**TAREAS A REALIZAR:**
A) Enumera los ámbitos sobre los que, según el texto sobre el plan de paz para Ucrania, las empresas estadounidenses obtuvieron derechos exclusivos.
B) Prosigue el texto sobre el plan de paz para Ucrania a partir de su última oración.

:: PASAJE CITADO ::

El reciente artículo de The Wall Street Journal (WSJ) sobre los incentivos comerciales que hay detrás del acuerdo de paz sobre Ucrania tiene al mundo en vilo. Publicado el 28 de noviembre y titulado «Hacer dinero, no la guerra: el verdadero plan de Trump para la paz en Ucrania», lleva el subtítulo «El Kremlin propuso a la Casa Blanca la paz a través de los negocios. Para consternación de Europa, el presidente y su enviado están de acuerdo». Los titulares son bastante (aunque no del todo) desacertados, como suele ocurrir con los titulares, al sugerir que el tema principal es Europa. Sin embargo, gran parte del revuelo proviene de la indignación interna de EE UU. El objetivo de esta columna siempre ha sido la geopolítica global y así será también en esta ocasión. Pero es necesario esbozar rápidamente el contexto.
En resumen, el extenso artículo afirma que las discretas reuniones mantenidas durante varios meses entre altos funcionarios estadounidenses y rusos dieron lugar a un acuerdo por el que, a cambio de que ambas partes lograran la paz en Ucrania, las empresas estadounidenses obtuvieron derechos exclusivos sobre la energía, las materias primas y la extracción de metales estratégicos en toda Rusia y en el Ártico. Las empresas estadounidenses liderarían la inversión en la reconstrucción de la zona y de Ucrania para convertirse en los «garantes comerciales de la paz». Los activos rusos congelados en bancos europeos desempeñan un papel importante, ya que ayudan a financiar las empresas. El artículo aborda diversos puntos críticos políticos, como los conflictos de intereses y la entrada en Estados Unidos de rusos sancionados para asistir a reuniones, muchas de las cuales se llevaron a cabo de forma bastante secreta en el extranjero a través de empresarios. Al parecer, los servicios de inteligencia europeos y británicos filtraron la información sobre el proceso, que de otro modo se habría mantenido en secreto.

:::
:: REGISTROS SIN PROCESAR ::

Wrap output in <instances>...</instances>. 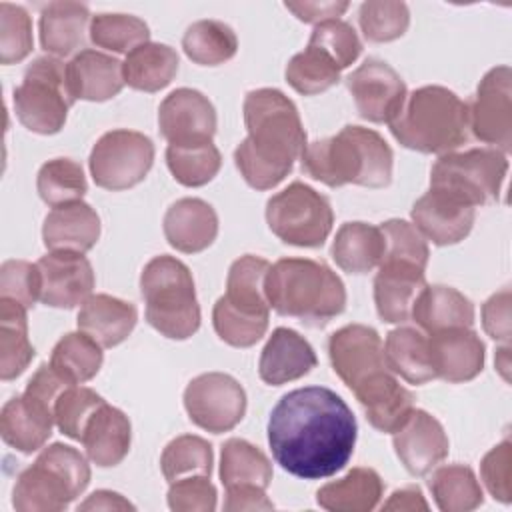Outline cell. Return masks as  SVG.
Masks as SVG:
<instances>
[{
  "instance_id": "ba28073f",
  "label": "cell",
  "mask_w": 512,
  "mask_h": 512,
  "mask_svg": "<svg viewBox=\"0 0 512 512\" xmlns=\"http://www.w3.org/2000/svg\"><path fill=\"white\" fill-rule=\"evenodd\" d=\"M76 100L66 82V64L56 56H38L14 88V112L24 128L36 134H56L64 128Z\"/></svg>"
},
{
  "instance_id": "ffe728a7",
  "label": "cell",
  "mask_w": 512,
  "mask_h": 512,
  "mask_svg": "<svg viewBox=\"0 0 512 512\" xmlns=\"http://www.w3.org/2000/svg\"><path fill=\"white\" fill-rule=\"evenodd\" d=\"M352 392L364 408L370 426L384 434H394L414 410V394L390 370L368 376Z\"/></svg>"
},
{
  "instance_id": "7dc6e473",
  "label": "cell",
  "mask_w": 512,
  "mask_h": 512,
  "mask_svg": "<svg viewBox=\"0 0 512 512\" xmlns=\"http://www.w3.org/2000/svg\"><path fill=\"white\" fill-rule=\"evenodd\" d=\"M340 68L316 46L294 54L286 66V82L302 96H314L326 92L340 82Z\"/></svg>"
},
{
  "instance_id": "d590c367",
  "label": "cell",
  "mask_w": 512,
  "mask_h": 512,
  "mask_svg": "<svg viewBox=\"0 0 512 512\" xmlns=\"http://www.w3.org/2000/svg\"><path fill=\"white\" fill-rule=\"evenodd\" d=\"M28 308L10 298H0V378H18L32 358L34 346L28 338Z\"/></svg>"
},
{
  "instance_id": "836d02e7",
  "label": "cell",
  "mask_w": 512,
  "mask_h": 512,
  "mask_svg": "<svg viewBox=\"0 0 512 512\" xmlns=\"http://www.w3.org/2000/svg\"><path fill=\"white\" fill-rule=\"evenodd\" d=\"M332 260L348 274H366L380 266L384 238L380 226L366 222H346L338 228L332 242Z\"/></svg>"
},
{
  "instance_id": "9c48e42d",
  "label": "cell",
  "mask_w": 512,
  "mask_h": 512,
  "mask_svg": "<svg viewBox=\"0 0 512 512\" xmlns=\"http://www.w3.org/2000/svg\"><path fill=\"white\" fill-rule=\"evenodd\" d=\"M508 158L496 148H470L442 154L430 170V188L450 192L470 206L498 202Z\"/></svg>"
},
{
  "instance_id": "7c38bea8",
  "label": "cell",
  "mask_w": 512,
  "mask_h": 512,
  "mask_svg": "<svg viewBox=\"0 0 512 512\" xmlns=\"http://www.w3.org/2000/svg\"><path fill=\"white\" fill-rule=\"evenodd\" d=\"M188 418L202 430L222 434L240 424L246 414L242 384L224 372H206L190 380L184 390Z\"/></svg>"
},
{
  "instance_id": "52a82bcc",
  "label": "cell",
  "mask_w": 512,
  "mask_h": 512,
  "mask_svg": "<svg viewBox=\"0 0 512 512\" xmlns=\"http://www.w3.org/2000/svg\"><path fill=\"white\" fill-rule=\"evenodd\" d=\"M90 482L88 460L72 446L54 442L20 472L12 490L18 512H60L76 500Z\"/></svg>"
},
{
  "instance_id": "6f0895ef",
  "label": "cell",
  "mask_w": 512,
  "mask_h": 512,
  "mask_svg": "<svg viewBox=\"0 0 512 512\" xmlns=\"http://www.w3.org/2000/svg\"><path fill=\"white\" fill-rule=\"evenodd\" d=\"M482 326L494 340L508 344L510 340V290L504 288L492 294L482 306Z\"/></svg>"
},
{
  "instance_id": "f6af8a7d",
  "label": "cell",
  "mask_w": 512,
  "mask_h": 512,
  "mask_svg": "<svg viewBox=\"0 0 512 512\" xmlns=\"http://www.w3.org/2000/svg\"><path fill=\"white\" fill-rule=\"evenodd\" d=\"M88 34L94 46L116 54H128L134 48L150 42L148 24L132 14H96L90 20Z\"/></svg>"
},
{
  "instance_id": "f546056e",
  "label": "cell",
  "mask_w": 512,
  "mask_h": 512,
  "mask_svg": "<svg viewBox=\"0 0 512 512\" xmlns=\"http://www.w3.org/2000/svg\"><path fill=\"white\" fill-rule=\"evenodd\" d=\"M410 318L428 336L450 328H472L474 304L452 286L426 284L412 306Z\"/></svg>"
},
{
  "instance_id": "4dcf8cb0",
  "label": "cell",
  "mask_w": 512,
  "mask_h": 512,
  "mask_svg": "<svg viewBox=\"0 0 512 512\" xmlns=\"http://www.w3.org/2000/svg\"><path fill=\"white\" fill-rule=\"evenodd\" d=\"M90 10L86 4L60 0L50 2L40 12V44L56 58L70 56L84 42V32L90 22Z\"/></svg>"
},
{
  "instance_id": "3957f363",
  "label": "cell",
  "mask_w": 512,
  "mask_h": 512,
  "mask_svg": "<svg viewBox=\"0 0 512 512\" xmlns=\"http://www.w3.org/2000/svg\"><path fill=\"white\" fill-rule=\"evenodd\" d=\"M392 160V148L376 130L352 124L334 136L310 142L300 158L302 172L330 188L344 184L384 188L392 182Z\"/></svg>"
},
{
  "instance_id": "2e32d148",
  "label": "cell",
  "mask_w": 512,
  "mask_h": 512,
  "mask_svg": "<svg viewBox=\"0 0 512 512\" xmlns=\"http://www.w3.org/2000/svg\"><path fill=\"white\" fill-rule=\"evenodd\" d=\"M40 270V300L52 308H76L94 290V270L80 252L54 250L36 262Z\"/></svg>"
},
{
  "instance_id": "83f0119b",
  "label": "cell",
  "mask_w": 512,
  "mask_h": 512,
  "mask_svg": "<svg viewBox=\"0 0 512 512\" xmlns=\"http://www.w3.org/2000/svg\"><path fill=\"white\" fill-rule=\"evenodd\" d=\"M132 440V426L128 416L110 406L102 404L86 422L82 432V446L92 464L100 468L118 466L128 450Z\"/></svg>"
},
{
  "instance_id": "db71d44e",
  "label": "cell",
  "mask_w": 512,
  "mask_h": 512,
  "mask_svg": "<svg viewBox=\"0 0 512 512\" xmlns=\"http://www.w3.org/2000/svg\"><path fill=\"white\" fill-rule=\"evenodd\" d=\"M0 298L32 308L40 300V270L26 260H4L0 266Z\"/></svg>"
},
{
  "instance_id": "277c9868",
  "label": "cell",
  "mask_w": 512,
  "mask_h": 512,
  "mask_svg": "<svg viewBox=\"0 0 512 512\" xmlns=\"http://www.w3.org/2000/svg\"><path fill=\"white\" fill-rule=\"evenodd\" d=\"M266 298L280 316L322 328L346 308V288L324 262L310 258H280L270 264Z\"/></svg>"
},
{
  "instance_id": "8d00e7d4",
  "label": "cell",
  "mask_w": 512,
  "mask_h": 512,
  "mask_svg": "<svg viewBox=\"0 0 512 512\" xmlns=\"http://www.w3.org/2000/svg\"><path fill=\"white\" fill-rule=\"evenodd\" d=\"M220 480L224 488L256 486L266 490L272 482V464L258 446L242 438H230L220 454Z\"/></svg>"
},
{
  "instance_id": "7bdbcfd3",
  "label": "cell",
  "mask_w": 512,
  "mask_h": 512,
  "mask_svg": "<svg viewBox=\"0 0 512 512\" xmlns=\"http://www.w3.org/2000/svg\"><path fill=\"white\" fill-rule=\"evenodd\" d=\"M270 312H252L234 306L226 296H220L212 310V324L218 338L234 348L254 346L268 330Z\"/></svg>"
},
{
  "instance_id": "f5cc1de1",
  "label": "cell",
  "mask_w": 512,
  "mask_h": 512,
  "mask_svg": "<svg viewBox=\"0 0 512 512\" xmlns=\"http://www.w3.org/2000/svg\"><path fill=\"white\" fill-rule=\"evenodd\" d=\"M380 232L384 238V260H400L410 262L420 268H426L428 264V242L418 232V228L406 220L392 218L380 224Z\"/></svg>"
},
{
  "instance_id": "7402d4cb",
  "label": "cell",
  "mask_w": 512,
  "mask_h": 512,
  "mask_svg": "<svg viewBox=\"0 0 512 512\" xmlns=\"http://www.w3.org/2000/svg\"><path fill=\"white\" fill-rule=\"evenodd\" d=\"M436 378L450 384L474 380L484 368V342L472 328H450L428 336Z\"/></svg>"
},
{
  "instance_id": "5b68a950",
  "label": "cell",
  "mask_w": 512,
  "mask_h": 512,
  "mask_svg": "<svg viewBox=\"0 0 512 512\" xmlns=\"http://www.w3.org/2000/svg\"><path fill=\"white\" fill-rule=\"evenodd\" d=\"M388 126L404 148L442 156L468 140V104L444 86H422L406 94Z\"/></svg>"
},
{
  "instance_id": "74e56055",
  "label": "cell",
  "mask_w": 512,
  "mask_h": 512,
  "mask_svg": "<svg viewBox=\"0 0 512 512\" xmlns=\"http://www.w3.org/2000/svg\"><path fill=\"white\" fill-rule=\"evenodd\" d=\"M428 486L442 512H470L484 502V492L474 470L464 464L436 468Z\"/></svg>"
},
{
  "instance_id": "681fc988",
  "label": "cell",
  "mask_w": 512,
  "mask_h": 512,
  "mask_svg": "<svg viewBox=\"0 0 512 512\" xmlns=\"http://www.w3.org/2000/svg\"><path fill=\"white\" fill-rule=\"evenodd\" d=\"M102 404H104V398L96 394L92 388L72 384L58 396L54 404V424L64 436L72 440H82V432L88 418Z\"/></svg>"
},
{
  "instance_id": "60d3db41",
  "label": "cell",
  "mask_w": 512,
  "mask_h": 512,
  "mask_svg": "<svg viewBox=\"0 0 512 512\" xmlns=\"http://www.w3.org/2000/svg\"><path fill=\"white\" fill-rule=\"evenodd\" d=\"M270 270V262L246 254L232 262L226 278V298L238 306L252 312H270V304L266 298V276Z\"/></svg>"
},
{
  "instance_id": "484cf974",
  "label": "cell",
  "mask_w": 512,
  "mask_h": 512,
  "mask_svg": "<svg viewBox=\"0 0 512 512\" xmlns=\"http://www.w3.org/2000/svg\"><path fill=\"white\" fill-rule=\"evenodd\" d=\"M54 412L24 392L10 398L0 412L2 440L22 454H32L52 436Z\"/></svg>"
},
{
  "instance_id": "680465c9",
  "label": "cell",
  "mask_w": 512,
  "mask_h": 512,
  "mask_svg": "<svg viewBox=\"0 0 512 512\" xmlns=\"http://www.w3.org/2000/svg\"><path fill=\"white\" fill-rule=\"evenodd\" d=\"M274 504L268 500L266 490L256 486H234L226 488L224 510L228 512H252V510H272Z\"/></svg>"
},
{
  "instance_id": "1f68e13d",
  "label": "cell",
  "mask_w": 512,
  "mask_h": 512,
  "mask_svg": "<svg viewBox=\"0 0 512 512\" xmlns=\"http://www.w3.org/2000/svg\"><path fill=\"white\" fill-rule=\"evenodd\" d=\"M384 482L374 468L358 466L346 476L324 484L316 492V502L328 512H370L378 506Z\"/></svg>"
},
{
  "instance_id": "4316f807",
  "label": "cell",
  "mask_w": 512,
  "mask_h": 512,
  "mask_svg": "<svg viewBox=\"0 0 512 512\" xmlns=\"http://www.w3.org/2000/svg\"><path fill=\"white\" fill-rule=\"evenodd\" d=\"M100 238V218L96 210L86 202H72L56 206L48 212L42 226L44 246L68 252H88Z\"/></svg>"
},
{
  "instance_id": "6da1fadb",
  "label": "cell",
  "mask_w": 512,
  "mask_h": 512,
  "mask_svg": "<svg viewBox=\"0 0 512 512\" xmlns=\"http://www.w3.org/2000/svg\"><path fill=\"white\" fill-rule=\"evenodd\" d=\"M274 460L304 480L328 478L352 458L356 418L348 404L326 386H306L284 394L268 418Z\"/></svg>"
},
{
  "instance_id": "5bb4252c",
  "label": "cell",
  "mask_w": 512,
  "mask_h": 512,
  "mask_svg": "<svg viewBox=\"0 0 512 512\" xmlns=\"http://www.w3.org/2000/svg\"><path fill=\"white\" fill-rule=\"evenodd\" d=\"M346 86L358 114L374 124H388L400 112L408 94L402 76L380 58H366L346 78Z\"/></svg>"
},
{
  "instance_id": "ab89813d",
  "label": "cell",
  "mask_w": 512,
  "mask_h": 512,
  "mask_svg": "<svg viewBox=\"0 0 512 512\" xmlns=\"http://www.w3.org/2000/svg\"><path fill=\"white\" fill-rule=\"evenodd\" d=\"M102 360V346L80 330L64 334L50 354V366L70 384L92 380L98 374Z\"/></svg>"
},
{
  "instance_id": "e575fe53",
  "label": "cell",
  "mask_w": 512,
  "mask_h": 512,
  "mask_svg": "<svg viewBox=\"0 0 512 512\" xmlns=\"http://www.w3.org/2000/svg\"><path fill=\"white\" fill-rule=\"evenodd\" d=\"M178 64L180 60L172 46L146 42L126 54L122 62L124 84L140 92H158L174 80Z\"/></svg>"
},
{
  "instance_id": "9a60e30c",
  "label": "cell",
  "mask_w": 512,
  "mask_h": 512,
  "mask_svg": "<svg viewBox=\"0 0 512 512\" xmlns=\"http://www.w3.org/2000/svg\"><path fill=\"white\" fill-rule=\"evenodd\" d=\"M160 134L168 144H204L216 134V110L208 96L194 88L170 92L158 108Z\"/></svg>"
},
{
  "instance_id": "f1b7e54d",
  "label": "cell",
  "mask_w": 512,
  "mask_h": 512,
  "mask_svg": "<svg viewBox=\"0 0 512 512\" xmlns=\"http://www.w3.org/2000/svg\"><path fill=\"white\" fill-rule=\"evenodd\" d=\"M78 330L96 340L102 348H112L124 342L136 322L138 310L132 302L110 294H92L78 312Z\"/></svg>"
},
{
  "instance_id": "9f6ffc18",
  "label": "cell",
  "mask_w": 512,
  "mask_h": 512,
  "mask_svg": "<svg viewBox=\"0 0 512 512\" xmlns=\"http://www.w3.org/2000/svg\"><path fill=\"white\" fill-rule=\"evenodd\" d=\"M480 476L494 500H500L504 504L510 502L512 488H510V476H512V444L510 440H502L496 444L480 462Z\"/></svg>"
},
{
  "instance_id": "c3c4849f",
  "label": "cell",
  "mask_w": 512,
  "mask_h": 512,
  "mask_svg": "<svg viewBox=\"0 0 512 512\" xmlns=\"http://www.w3.org/2000/svg\"><path fill=\"white\" fill-rule=\"evenodd\" d=\"M358 24L366 40L392 42L408 30L410 10L404 2H364L358 10Z\"/></svg>"
},
{
  "instance_id": "8fae6325",
  "label": "cell",
  "mask_w": 512,
  "mask_h": 512,
  "mask_svg": "<svg viewBox=\"0 0 512 512\" xmlns=\"http://www.w3.org/2000/svg\"><path fill=\"white\" fill-rule=\"evenodd\" d=\"M154 164L152 140L136 130H110L102 134L88 158L96 186L104 190H126L140 184Z\"/></svg>"
},
{
  "instance_id": "bcb514c9",
  "label": "cell",
  "mask_w": 512,
  "mask_h": 512,
  "mask_svg": "<svg viewBox=\"0 0 512 512\" xmlns=\"http://www.w3.org/2000/svg\"><path fill=\"white\" fill-rule=\"evenodd\" d=\"M212 446L208 440L182 434L166 444L160 456V468L168 482L186 476H210L212 474Z\"/></svg>"
},
{
  "instance_id": "be15d7a7",
  "label": "cell",
  "mask_w": 512,
  "mask_h": 512,
  "mask_svg": "<svg viewBox=\"0 0 512 512\" xmlns=\"http://www.w3.org/2000/svg\"><path fill=\"white\" fill-rule=\"evenodd\" d=\"M508 352H510V348H508V344H506L504 348H500V350H498V356H500L502 360H498V358H496V368H500V372H502L504 380H508V374H506V370H508Z\"/></svg>"
},
{
  "instance_id": "f907efd6",
  "label": "cell",
  "mask_w": 512,
  "mask_h": 512,
  "mask_svg": "<svg viewBox=\"0 0 512 512\" xmlns=\"http://www.w3.org/2000/svg\"><path fill=\"white\" fill-rule=\"evenodd\" d=\"M32 20L26 8L10 2L0 4V62H22L32 52Z\"/></svg>"
},
{
  "instance_id": "44dd1931",
  "label": "cell",
  "mask_w": 512,
  "mask_h": 512,
  "mask_svg": "<svg viewBox=\"0 0 512 512\" xmlns=\"http://www.w3.org/2000/svg\"><path fill=\"white\" fill-rule=\"evenodd\" d=\"M426 268L410 262L384 260L374 276V304L378 316L388 324L410 320L418 294L426 288Z\"/></svg>"
},
{
  "instance_id": "94428289",
  "label": "cell",
  "mask_w": 512,
  "mask_h": 512,
  "mask_svg": "<svg viewBox=\"0 0 512 512\" xmlns=\"http://www.w3.org/2000/svg\"><path fill=\"white\" fill-rule=\"evenodd\" d=\"M382 510H398V512H414V510H428V502L422 496L418 486H406L394 490L390 498L382 504Z\"/></svg>"
},
{
  "instance_id": "8992f818",
  "label": "cell",
  "mask_w": 512,
  "mask_h": 512,
  "mask_svg": "<svg viewBox=\"0 0 512 512\" xmlns=\"http://www.w3.org/2000/svg\"><path fill=\"white\" fill-rule=\"evenodd\" d=\"M146 320L170 340H186L200 328V306L190 268L168 254L154 256L140 274Z\"/></svg>"
},
{
  "instance_id": "4fadbf2b",
  "label": "cell",
  "mask_w": 512,
  "mask_h": 512,
  "mask_svg": "<svg viewBox=\"0 0 512 512\" xmlns=\"http://www.w3.org/2000/svg\"><path fill=\"white\" fill-rule=\"evenodd\" d=\"M468 104V130L504 154L512 148V70L496 66L484 74Z\"/></svg>"
},
{
  "instance_id": "91938a15",
  "label": "cell",
  "mask_w": 512,
  "mask_h": 512,
  "mask_svg": "<svg viewBox=\"0 0 512 512\" xmlns=\"http://www.w3.org/2000/svg\"><path fill=\"white\" fill-rule=\"evenodd\" d=\"M284 6L302 22L320 24L326 20L340 18L350 4L348 2H286Z\"/></svg>"
},
{
  "instance_id": "f35d334b",
  "label": "cell",
  "mask_w": 512,
  "mask_h": 512,
  "mask_svg": "<svg viewBox=\"0 0 512 512\" xmlns=\"http://www.w3.org/2000/svg\"><path fill=\"white\" fill-rule=\"evenodd\" d=\"M182 50L194 64L218 66L236 56L238 38L222 20H198L186 28Z\"/></svg>"
},
{
  "instance_id": "d6986e66",
  "label": "cell",
  "mask_w": 512,
  "mask_h": 512,
  "mask_svg": "<svg viewBox=\"0 0 512 512\" xmlns=\"http://www.w3.org/2000/svg\"><path fill=\"white\" fill-rule=\"evenodd\" d=\"M394 452L412 476H424L448 456L444 426L426 410L414 408L408 420L394 432Z\"/></svg>"
},
{
  "instance_id": "ac0fdd59",
  "label": "cell",
  "mask_w": 512,
  "mask_h": 512,
  "mask_svg": "<svg viewBox=\"0 0 512 512\" xmlns=\"http://www.w3.org/2000/svg\"><path fill=\"white\" fill-rule=\"evenodd\" d=\"M410 216L426 240L436 246H452L470 234L476 208L450 192L430 188L414 202Z\"/></svg>"
},
{
  "instance_id": "603a6c76",
  "label": "cell",
  "mask_w": 512,
  "mask_h": 512,
  "mask_svg": "<svg viewBox=\"0 0 512 512\" xmlns=\"http://www.w3.org/2000/svg\"><path fill=\"white\" fill-rule=\"evenodd\" d=\"M318 358L310 342L292 328H276L262 348L258 374L270 386H282L304 378L316 368Z\"/></svg>"
},
{
  "instance_id": "e0dca14e",
  "label": "cell",
  "mask_w": 512,
  "mask_h": 512,
  "mask_svg": "<svg viewBox=\"0 0 512 512\" xmlns=\"http://www.w3.org/2000/svg\"><path fill=\"white\" fill-rule=\"evenodd\" d=\"M328 356L338 378L354 390L368 376L388 370L380 334L364 324H348L328 340Z\"/></svg>"
},
{
  "instance_id": "7a4b0ae2",
  "label": "cell",
  "mask_w": 512,
  "mask_h": 512,
  "mask_svg": "<svg viewBox=\"0 0 512 512\" xmlns=\"http://www.w3.org/2000/svg\"><path fill=\"white\" fill-rule=\"evenodd\" d=\"M248 136L234 150V164L244 182L256 190L278 186L308 142L296 104L276 88L250 90L244 98Z\"/></svg>"
},
{
  "instance_id": "ee69618b",
  "label": "cell",
  "mask_w": 512,
  "mask_h": 512,
  "mask_svg": "<svg viewBox=\"0 0 512 512\" xmlns=\"http://www.w3.org/2000/svg\"><path fill=\"white\" fill-rule=\"evenodd\" d=\"M36 190L40 198L56 208L80 202L88 190L84 170L70 158H52L44 162L36 176Z\"/></svg>"
},
{
  "instance_id": "11a10c76",
  "label": "cell",
  "mask_w": 512,
  "mask_h": 512,
  "mask_svg": "<svg viewBox=\"0 0 512 512\" xmlns=\"http://www.w3.org/2000/svg\"><path fill=\"white\" fill-rule=\"evenodd\" d=\"M216 486L210 476H186L170 482L168 506L174 512H212L216 510Z\"/></svg>"
},
{
  "instance_id": "d4e9b609",
  "label": "cell",
  "mask_w": 512,
  "mask_h": 512,
  "mask_svg": "<svg viewBox=\"0 0 512 512\" xmlns=\"http://www.w3.org/2000/svg\"><path fill=\"white\" fill-rule=\"evenodd\" d=\"M162 228L172 248L198 254L216 240L218 216L202 198H180L166 210Z\"/></svg>"
},
{
  "instance_id": "6125c7cd",
  "label": "cell",
  "mask_w": 512,
  "mask_h": 512,
  "mask_svg": "<svg viewBox=\"0 0 512 512\" xmlns=\"http://www.w3.org/2000/svg\"><path fill=\"white\" fill-rule=\"evenodd\" d=\"M78 510H134V504L118 492L96 490L78 506Z\"/></svg>"
},
{
  "instance_id": "d6a6232c",
  "label": "cell",
  "mask_w": 512,
  "mask_h": 512,
  "mask_svg": "<svg viewBox=\"0 0 512 512\" xmlns=\"http://www.w3.org/2000/svg\"><path fill=\"white\" fill-rule=\"evenodd\" d=\"M384 360L392 374L410 384H424L436 378L428 336L416 328L400 326L386 334Z\"/></svg>"
},
{
  "instance_id": "b9f144b4",
  "label": "cell",
  "mask_w": 512,
  "mask_h": 512,
  "mask_svg": "<svg viewBox=\"0 0 512 512\" xmlns=\"http://www.w3.org/2000/svg\"><path fill=\"white\" fill-rule=\"evenodd\" d=\"M166 164L174 180L188 188H198L214 180L222 166L220 150L212 142L166 148Z\"/></svg>"
},
{
  "instance_id": "cb8c5ba5",
  "label": "cell",
  "mask_w": 512,
  "mask_h": 512,
  "mask_svg": "<svg viewBox=\"0 0 512 512\" xmlns=\"http://www.w3.org/2000/svg\"><path fill=\"white\" fill-rule=\"evenodd\" d=\"M66 82L74 100H110L124 88L122 62L100 50H80L66 64Z\"/></svg>"
},
{
  "instance_id": "816d5d0a",
  "label": "cell",
  "mask_w": 512,
  "mask_h": 512,
  "mask_svg": "<svg viewBox=\"0 0 512 512\" xmlns=\"http://www.w3.org/2000/svg\"><path fill=\"white\" fill-rule=\"evenodd\" d=\"M308 44L316 46L328 58H332L340 70L352 66L362 52V42H360L356 30L352 28V24H348L340 18L316 24L310 34Z\"/></svg>"
},
{
  "instance_id": "30bf717a",
  "label": "cell",
  "mask_w": 512,
  "mask_h": 512,
  "mask_svg": "<svg viewBox=\"0 0 512 512\" xmlns=\"http://www.w3.org/2000/svg\"><path fill=\"white\" fill-rule=\"evenodd\" d=\"M266 222L284 244L318 248L332 232L334 212L326 196L292 182L266 202Z\"/></svg>"
}]
</instances>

:::

**RESPUESTAS POR TAREA:**
A) La energía, las materias primas y la extracción de metales estratégicos.

B)
El artículo también señala que la idea general es coherente con la visión del mundo del presidente Trump, que consiste en enterrar viejos odios mediante beneficios para todas las partes implicadas. Como argumentó este columnista en el Washington Examiner hace unos meses («La modesta propuesta de Trump sobre Gaza»), la visión del presidente (no solo en Gaza) es que la identidad se libere de la indigenidad. Con el tiempo, todo el mundo tendrá participaciones en propiedades inmobiliarias en todo el mundo. Serán más ricos por sus acciones que por una tierra en particular. Trump ya ha aplicado esta fórmula con gran éxito en el acuerdo de paz entre Armenia y Azerbaiyán, ofreciendo riqueza empresarial bajo las garantías de seguridad estadounidenses. El problema es que los seres humanos tienden a venerar sus raíces y los paisajes de su hogar por encima de las ganancias. Y aquí está el quid de la cuestión: los ucranianos rechazarán la idea de beneficiarse del territorio tomado por la fuerza por Rusia.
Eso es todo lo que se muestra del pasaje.